_Quoted passage_:

###

Note 1: Re-edit “How a great conversation is like a game of catch? August 16, 2016″

Note 2: An acquaintance of mine during university years considered me inconsequential and Not that serious in relationships. And she was correct at the time. At the end of a semester for graduation we met at a coffee shop around campus. I asked about her thesis and I listened intently without interruption. With my newly trained experimental mind I asked pertinent questions and she replied clearly and confidently. It was kind of an exercise for presenting her work to the jury.

At the end of the long “conversation” she said: “Man, if we had this conversation long time ago I would have been your best friend”.

Any person who work on a subject matter that interest him and do his due diligence in research will answer your questions confidently, clearly and with excitement.

Sort that she appreciate your attempt at sharing with her toil and achievement.

As a radio host, Celeste Headlee has engaged in her fair share of discussions, and she’s thought a lot about how to bring out the best in a conversational counterpart.

ideas.ted. TED. Jul 19, 2016

A good conversation is like a game of catch.

###

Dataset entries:
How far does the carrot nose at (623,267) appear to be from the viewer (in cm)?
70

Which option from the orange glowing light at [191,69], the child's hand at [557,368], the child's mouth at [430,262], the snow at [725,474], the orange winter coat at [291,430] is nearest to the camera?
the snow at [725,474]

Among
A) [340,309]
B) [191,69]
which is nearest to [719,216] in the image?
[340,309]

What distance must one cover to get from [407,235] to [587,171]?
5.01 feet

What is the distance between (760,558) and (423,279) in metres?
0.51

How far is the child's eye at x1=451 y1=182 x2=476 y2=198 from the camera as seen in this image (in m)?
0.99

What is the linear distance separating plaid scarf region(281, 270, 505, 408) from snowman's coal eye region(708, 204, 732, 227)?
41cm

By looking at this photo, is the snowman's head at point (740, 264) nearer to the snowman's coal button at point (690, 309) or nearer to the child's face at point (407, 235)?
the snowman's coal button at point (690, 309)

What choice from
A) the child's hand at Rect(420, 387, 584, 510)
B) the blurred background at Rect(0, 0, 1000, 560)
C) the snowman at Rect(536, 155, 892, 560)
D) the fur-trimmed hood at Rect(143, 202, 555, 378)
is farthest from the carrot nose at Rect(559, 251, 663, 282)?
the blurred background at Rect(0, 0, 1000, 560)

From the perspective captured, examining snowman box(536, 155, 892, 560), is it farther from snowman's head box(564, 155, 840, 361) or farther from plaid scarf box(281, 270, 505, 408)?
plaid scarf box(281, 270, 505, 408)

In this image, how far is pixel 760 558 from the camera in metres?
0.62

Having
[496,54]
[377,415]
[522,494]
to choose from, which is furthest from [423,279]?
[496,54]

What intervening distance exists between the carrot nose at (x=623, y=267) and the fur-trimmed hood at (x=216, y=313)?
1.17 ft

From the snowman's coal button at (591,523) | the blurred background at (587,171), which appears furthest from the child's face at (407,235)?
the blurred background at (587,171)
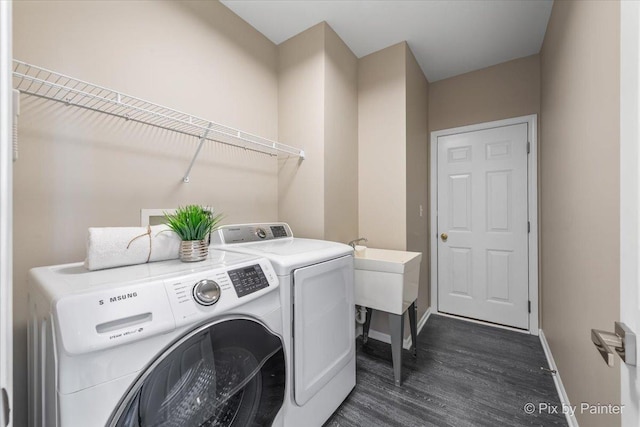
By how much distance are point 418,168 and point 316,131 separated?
1164 mm

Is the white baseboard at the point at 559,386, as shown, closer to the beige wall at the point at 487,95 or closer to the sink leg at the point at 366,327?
the sink leg at the point at 366,327

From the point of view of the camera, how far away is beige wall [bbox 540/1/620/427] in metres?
0.89

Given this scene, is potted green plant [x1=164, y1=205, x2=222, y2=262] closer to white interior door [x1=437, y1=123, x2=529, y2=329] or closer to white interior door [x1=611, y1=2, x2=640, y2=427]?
white interior door [x1=611, y1=2, x2=640, y2=427]

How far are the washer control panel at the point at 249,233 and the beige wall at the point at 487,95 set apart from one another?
6.92 feet

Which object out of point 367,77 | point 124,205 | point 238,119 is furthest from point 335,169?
point 124,205

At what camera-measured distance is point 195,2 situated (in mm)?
1564

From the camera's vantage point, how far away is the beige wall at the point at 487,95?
7.82ft

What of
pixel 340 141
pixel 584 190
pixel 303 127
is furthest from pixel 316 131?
pixel 584 190

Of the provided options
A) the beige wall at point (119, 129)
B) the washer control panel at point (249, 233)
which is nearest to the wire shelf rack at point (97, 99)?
the beige wall at point (119, 129)

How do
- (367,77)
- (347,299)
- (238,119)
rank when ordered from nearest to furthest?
(347,299) → (238,119) → (367,77)

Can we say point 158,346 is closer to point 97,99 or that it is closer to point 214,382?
point 214,382

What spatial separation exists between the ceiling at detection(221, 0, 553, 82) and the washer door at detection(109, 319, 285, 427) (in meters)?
2.03

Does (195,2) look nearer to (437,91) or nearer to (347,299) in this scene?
(347,299)

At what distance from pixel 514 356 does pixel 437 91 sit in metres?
2.61
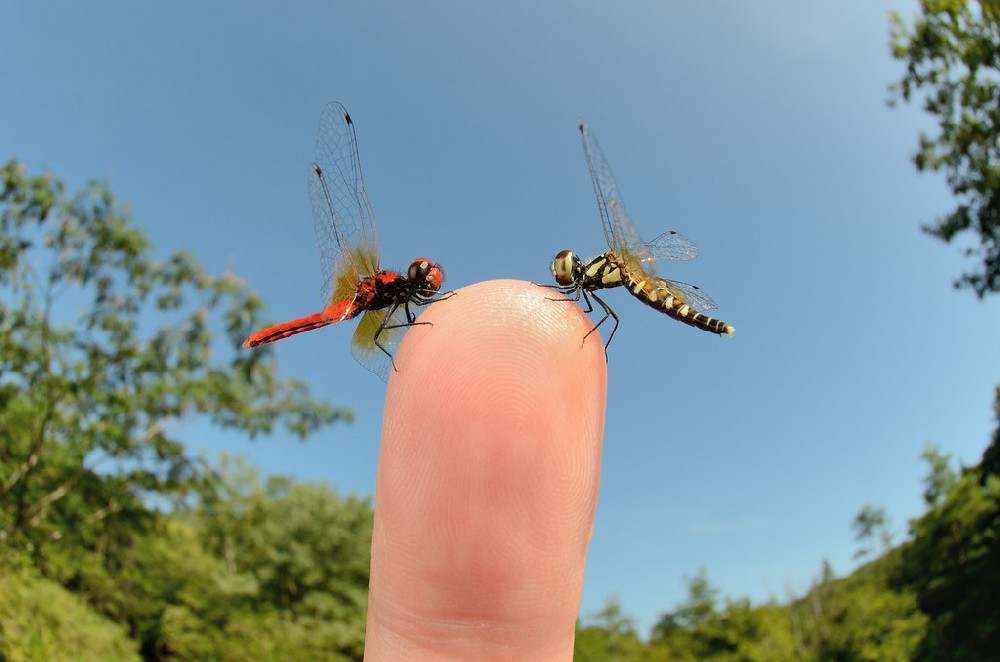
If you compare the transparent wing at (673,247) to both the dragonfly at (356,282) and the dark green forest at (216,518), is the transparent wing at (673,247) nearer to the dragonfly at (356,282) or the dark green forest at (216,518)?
the dragonfly at (356,282)

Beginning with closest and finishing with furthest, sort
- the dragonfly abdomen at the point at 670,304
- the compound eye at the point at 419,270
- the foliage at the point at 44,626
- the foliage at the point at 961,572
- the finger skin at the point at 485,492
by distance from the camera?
1. the finger skin at the point at 485,492
2. the compound eye at the point at 419,270
3. the dragonfly abdomen at the point at 670,304
4. the foliage at the point at 44,626
5. the foliage at the point at 961,572

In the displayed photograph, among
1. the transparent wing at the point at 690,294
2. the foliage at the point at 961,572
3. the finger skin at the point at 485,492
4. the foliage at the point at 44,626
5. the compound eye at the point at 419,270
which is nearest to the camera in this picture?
the finger skin at the point at 485,492

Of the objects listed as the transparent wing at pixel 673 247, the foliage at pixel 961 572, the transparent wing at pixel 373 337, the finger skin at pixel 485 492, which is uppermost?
the foliage at pixel 961 572

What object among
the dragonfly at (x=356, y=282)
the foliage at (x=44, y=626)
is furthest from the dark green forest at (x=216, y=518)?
the dragonfly at (x=356, y=282)

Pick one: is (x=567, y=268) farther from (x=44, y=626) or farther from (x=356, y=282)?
(x=44, y=626)

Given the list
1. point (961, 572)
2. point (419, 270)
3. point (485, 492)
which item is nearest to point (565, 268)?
point (419, 270)

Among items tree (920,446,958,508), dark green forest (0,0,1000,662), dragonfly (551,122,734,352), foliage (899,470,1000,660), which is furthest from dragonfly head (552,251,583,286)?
tree (920,446,958,508)
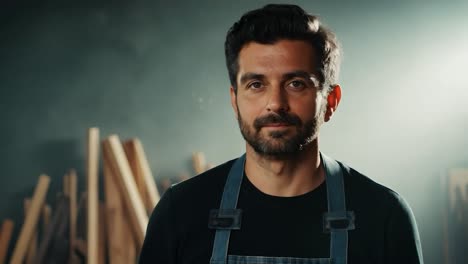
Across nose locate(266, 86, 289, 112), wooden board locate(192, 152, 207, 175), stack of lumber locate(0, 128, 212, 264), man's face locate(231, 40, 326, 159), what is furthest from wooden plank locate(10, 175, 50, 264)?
nose locate(266, 86, 289, 112)

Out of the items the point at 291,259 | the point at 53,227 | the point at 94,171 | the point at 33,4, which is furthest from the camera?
the point at 33,4

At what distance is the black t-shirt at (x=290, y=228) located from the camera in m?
1.50

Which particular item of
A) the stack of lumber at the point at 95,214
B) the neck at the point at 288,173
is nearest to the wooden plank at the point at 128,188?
the stack of lumber at the point at 95,214

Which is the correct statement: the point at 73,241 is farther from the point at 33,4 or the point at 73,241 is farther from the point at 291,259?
the point at 291,259

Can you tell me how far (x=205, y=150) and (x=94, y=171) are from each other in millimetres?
849

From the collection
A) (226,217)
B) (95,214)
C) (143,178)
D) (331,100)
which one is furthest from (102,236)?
(331,100)

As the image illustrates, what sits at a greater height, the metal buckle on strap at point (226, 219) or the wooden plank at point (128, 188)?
the wooden plank at point (128, 188)

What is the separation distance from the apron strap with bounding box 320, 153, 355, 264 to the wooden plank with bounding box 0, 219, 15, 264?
2603 mm

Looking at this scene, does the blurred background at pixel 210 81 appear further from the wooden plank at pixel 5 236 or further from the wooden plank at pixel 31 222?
the wooden plank at pixel 31 222

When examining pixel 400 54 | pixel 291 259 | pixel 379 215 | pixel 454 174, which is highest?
pixel 400 54

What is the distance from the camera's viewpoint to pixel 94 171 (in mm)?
3131

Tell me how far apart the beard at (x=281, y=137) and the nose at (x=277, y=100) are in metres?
0.01

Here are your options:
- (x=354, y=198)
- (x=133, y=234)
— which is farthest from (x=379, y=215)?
(x=133, y=234)

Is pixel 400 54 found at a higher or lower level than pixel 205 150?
higher
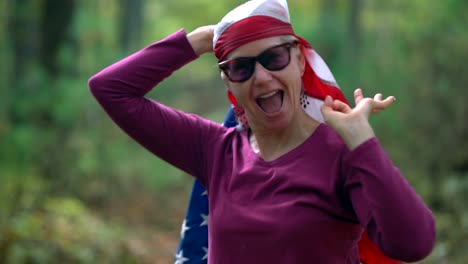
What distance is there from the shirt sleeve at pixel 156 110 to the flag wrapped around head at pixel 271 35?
0.35m

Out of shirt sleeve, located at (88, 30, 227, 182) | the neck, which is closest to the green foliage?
shirt sleeve, located at (88, 30, 227, 182)

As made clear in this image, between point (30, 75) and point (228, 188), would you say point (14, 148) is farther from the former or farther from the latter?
point (228, 188)

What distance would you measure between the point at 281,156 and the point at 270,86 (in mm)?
231

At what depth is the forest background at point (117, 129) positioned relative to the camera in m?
7.95

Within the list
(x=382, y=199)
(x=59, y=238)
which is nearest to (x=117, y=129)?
(x=59, y=238)

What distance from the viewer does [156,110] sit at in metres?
3.07

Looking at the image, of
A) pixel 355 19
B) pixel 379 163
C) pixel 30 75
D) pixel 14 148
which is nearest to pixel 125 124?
pixel 379 163

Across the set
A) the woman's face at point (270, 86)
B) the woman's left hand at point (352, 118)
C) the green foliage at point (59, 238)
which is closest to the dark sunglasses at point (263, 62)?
the woman's face at point (270, 86)

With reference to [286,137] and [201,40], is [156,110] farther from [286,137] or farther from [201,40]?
[286,137]

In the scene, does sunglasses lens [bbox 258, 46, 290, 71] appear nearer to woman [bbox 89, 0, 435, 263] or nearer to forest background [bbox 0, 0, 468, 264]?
woman [bbox 89, 0, 435, 263]

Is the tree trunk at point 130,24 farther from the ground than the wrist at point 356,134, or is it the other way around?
the wrist at point 356,134

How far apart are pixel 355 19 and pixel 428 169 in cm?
304

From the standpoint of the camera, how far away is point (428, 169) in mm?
9617

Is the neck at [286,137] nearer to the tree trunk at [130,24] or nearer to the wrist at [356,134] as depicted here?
the wrist at [356,134]
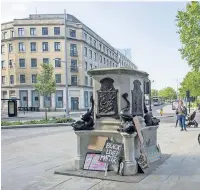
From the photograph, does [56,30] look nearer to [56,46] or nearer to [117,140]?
[56,46]

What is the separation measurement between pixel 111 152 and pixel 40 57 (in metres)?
51.0

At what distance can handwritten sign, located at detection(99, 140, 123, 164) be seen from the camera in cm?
650

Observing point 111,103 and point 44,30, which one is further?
point 44,30

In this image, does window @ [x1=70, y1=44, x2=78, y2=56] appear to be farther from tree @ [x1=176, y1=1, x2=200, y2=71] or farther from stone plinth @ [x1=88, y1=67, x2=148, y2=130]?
stone plinth @ [x1=88, y1=67, x2=148, y2=130]

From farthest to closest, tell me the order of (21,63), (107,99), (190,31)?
(21,63) → (190,31) → (107,99)

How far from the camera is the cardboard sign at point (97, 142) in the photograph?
6.99 metres

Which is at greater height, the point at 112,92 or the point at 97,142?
the point at 112,92

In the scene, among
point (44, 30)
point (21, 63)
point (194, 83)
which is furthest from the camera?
point (21, 63)

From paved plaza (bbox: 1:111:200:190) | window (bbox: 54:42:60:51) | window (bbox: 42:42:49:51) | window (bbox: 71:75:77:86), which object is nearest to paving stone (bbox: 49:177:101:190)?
paved plaza (bbox: 1:111:200:190)

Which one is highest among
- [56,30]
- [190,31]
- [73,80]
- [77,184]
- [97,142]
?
[56,30]

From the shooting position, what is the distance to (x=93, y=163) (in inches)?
273

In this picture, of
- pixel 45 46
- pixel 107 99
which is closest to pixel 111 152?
pixel 107 99

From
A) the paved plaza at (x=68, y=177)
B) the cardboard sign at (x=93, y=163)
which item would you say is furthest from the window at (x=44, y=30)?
the cardboard sign at (x=93, y=163)

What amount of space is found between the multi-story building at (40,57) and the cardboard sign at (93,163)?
4707 centimetres
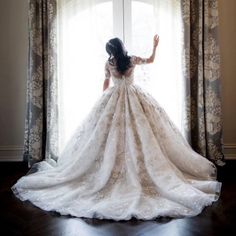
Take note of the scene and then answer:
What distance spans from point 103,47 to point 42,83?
2.70 feet

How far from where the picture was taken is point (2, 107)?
3.96 meters

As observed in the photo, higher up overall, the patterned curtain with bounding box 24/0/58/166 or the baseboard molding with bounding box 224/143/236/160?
the patterned curtain with bounding box 24/0/58/166

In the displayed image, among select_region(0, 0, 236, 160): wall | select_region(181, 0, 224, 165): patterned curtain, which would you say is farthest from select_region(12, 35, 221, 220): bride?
select_region(0, 0, 236, 160): wall

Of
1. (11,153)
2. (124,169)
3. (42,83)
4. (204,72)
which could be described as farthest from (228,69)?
(11,153)

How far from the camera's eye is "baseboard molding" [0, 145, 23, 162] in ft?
12.9

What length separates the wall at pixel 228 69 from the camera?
144 inches

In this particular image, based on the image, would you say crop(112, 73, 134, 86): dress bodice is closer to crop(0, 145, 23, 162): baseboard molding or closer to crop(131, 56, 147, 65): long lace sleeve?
crop(131, 56, 147, 65): long lace sleeve

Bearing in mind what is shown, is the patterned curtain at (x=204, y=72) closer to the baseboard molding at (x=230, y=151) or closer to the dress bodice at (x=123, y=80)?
the baseboard molding at (x=230, y=151)

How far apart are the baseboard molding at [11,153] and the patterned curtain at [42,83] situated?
0.33 meters

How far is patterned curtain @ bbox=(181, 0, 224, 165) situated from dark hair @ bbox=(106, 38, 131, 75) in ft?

###

_Your goal_:
Continue the piece about conversation as a game of catch, picking up after its last sentence. The dataset entries have no connection to the piece about conversation.

_Answer space_:
When you play catch, you have to do an equal number of catches and throws, right?

It’s not possible to play catch with somebody and throw more than you catch, for the most part.

Because then you’d just be throwing baseballs at them, which is not nice. This is the exact same ratio as a healthy conversation — you’re going to catch as much as you throw.

you’re going to talk 50% and listen 50% of the time — and we don’t generally have that balance in our conversations. (Supposedly we were actually listening?)

Here’s the best way to start a conversation that you’re worried might end in an argument:

There’s a great study out of Harvard in which researchers discovered that talking about yourself actually activates the same pleasure centers in your brain as sex and cocaine.

That means it’s very pleasurable to us to talk about ourselves and what we like. You could walk away from a conversation like that and feel fantastic about it.

But remember — talking about yourself makes you feel fantastic. So you may have just walked away from a conversation in which you talked about yourself — that was awesome! — and the other person is walking away going, “Good god, that person would not stop talking about themselves.”

It’s a totally different perception, so you’ve got to remember you’re playing catch — find the balance.

How do you go beyond small talk to have a meaningful conversation with somebody?

Not every single conversation that you have is going to be in-depth and serious. And that’s okay! You should relax. Eventually, while you’re sitting there talking small talk, something’s going to pique your interest, or something’s going to catch their interest, or they’re going to say, “Wait, what did you just say?” Or, “Why is it that way?”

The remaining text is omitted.